The application of these techniques requests subject matter experts from within the organization. In this manner, one can set up the first version and present them as a starting point. Do not go all together to argue otherwise it never comes to anything. Accept expertise as you also accept the authority of example, an oncologist. Sometimes you have to prevent something going proliferate to keep it valuable.

hoe zit het met SharePoint?

term store

Taxonomy, thesaurus and are directly reflected in SharePoint. The term store is a tool that term sets (taxonomies) are housed and where thesaurus functionality is possible. The setup of SharePoint offers a central term store at the farm level or tenant. The site automatically inherit collections that are within the scope of this term store the terms of this central facility. Before you go up some term set or a series of term sets is wise to have purchased more than overnight to go over it.
Think first and then act.
The transfer of taxa from the specific (local term store) to a generic (or tenant farm level) is difficult.

Centraal (generiek) of lokaal (specifiek)

Each site collection contains a term store. And at each collection site, it is possible to make specific term sets. Realize the same time that specific term sets without customization are not accessible from other site collections.

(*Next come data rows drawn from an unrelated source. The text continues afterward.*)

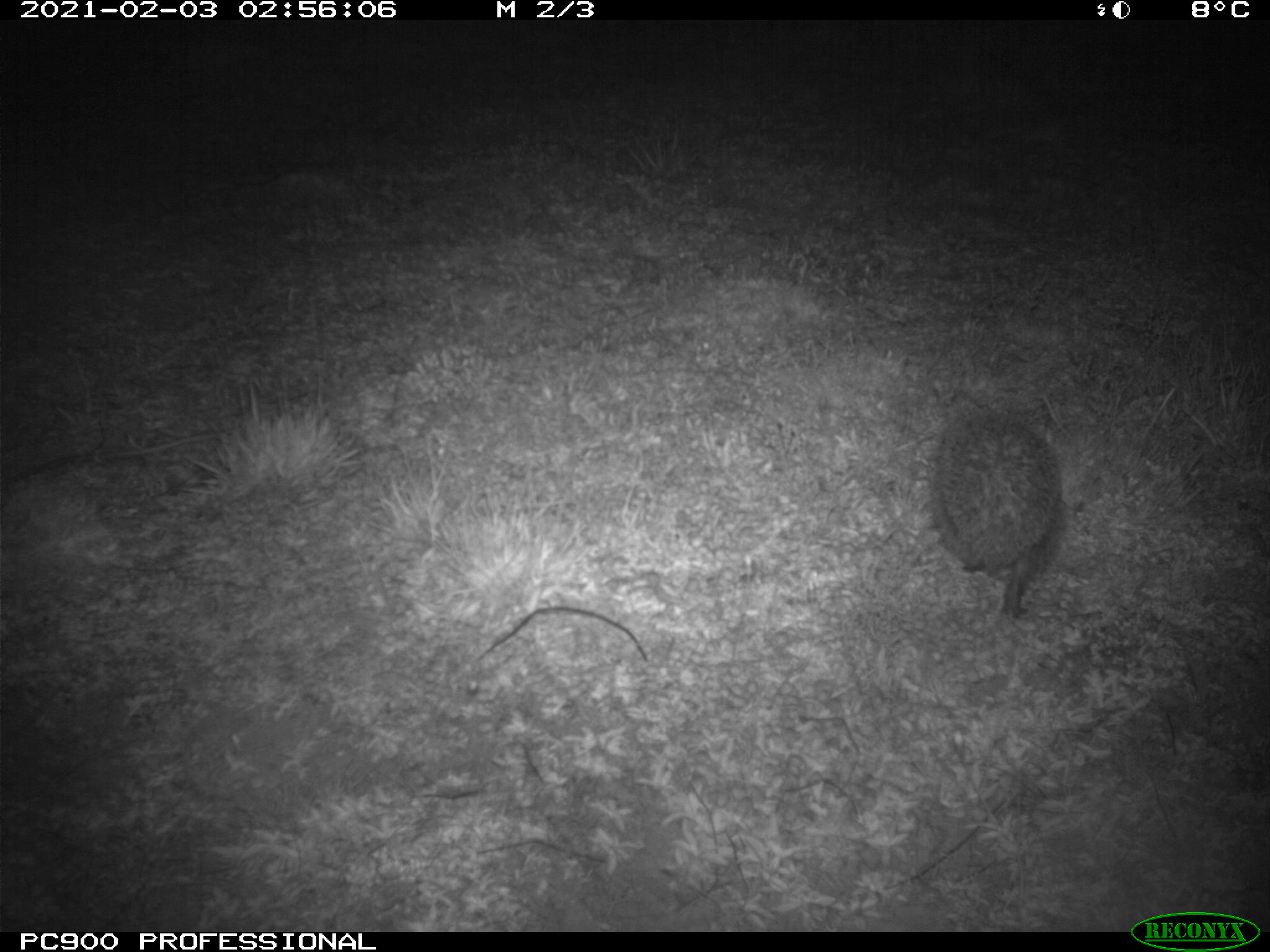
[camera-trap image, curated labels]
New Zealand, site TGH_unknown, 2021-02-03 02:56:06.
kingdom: Animalia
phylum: Chordata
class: Mammalia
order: Eulipotyphla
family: Erinaceidae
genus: Erinaceus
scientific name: Erinaceus europaeus europaeus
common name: european hedgehog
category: hedgehog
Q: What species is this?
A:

Try as much as possible to work from a central but skip the dynamics do not try immediately to arrange everything. A useful tool to bridge the setting option on the library’s “Enterprise Metadata and Keywords Settings” thus an opportunity is created to grant unsorted metadata. The results are shown in the term store and thereby provide a source to maintain the managed/graded metadata.

Relevante links

Handleiding Microsoft over termstore
Technet pagina over metadata navigatie
Technet artikel over thesaurus
Cross site publishing en catalog feature metadata to the max

Leave a comment

You must be logged in to post a comment.

Dit is een blog van Wim Mulders, 1960, Valkenswaard Dommelen. Ik schrijf vanuit een 30-jarige achtergrond in proces- en informatieontwerp. Overdag werk ik als Enterprise Content Management consultant voor Atos met meer dan 10 jaar ervaring in Microsoft / Office 365 en SharePoint. Ik schrijf daar veel materiaal, maar op mijn eigen site hoef ik niet “diplomatiek” en volgens de bedrijfsnormen te zijn. Daarom gebruik ik deze site. Om mijn eigen bericht te schrijven, in mijn eigen stijl.

Als u vragen heeft dan kunt u dit formulier gebruiken. De dialoog wordt niet publiek gevoerd.

    Privacy Preferences
    When you visit our website, it may store information through your browser from specific services, usually in form of cookies. Here you can change your privacy preferences. Please note that blocking some types of cookies may impact your experience on our website and the services we offer.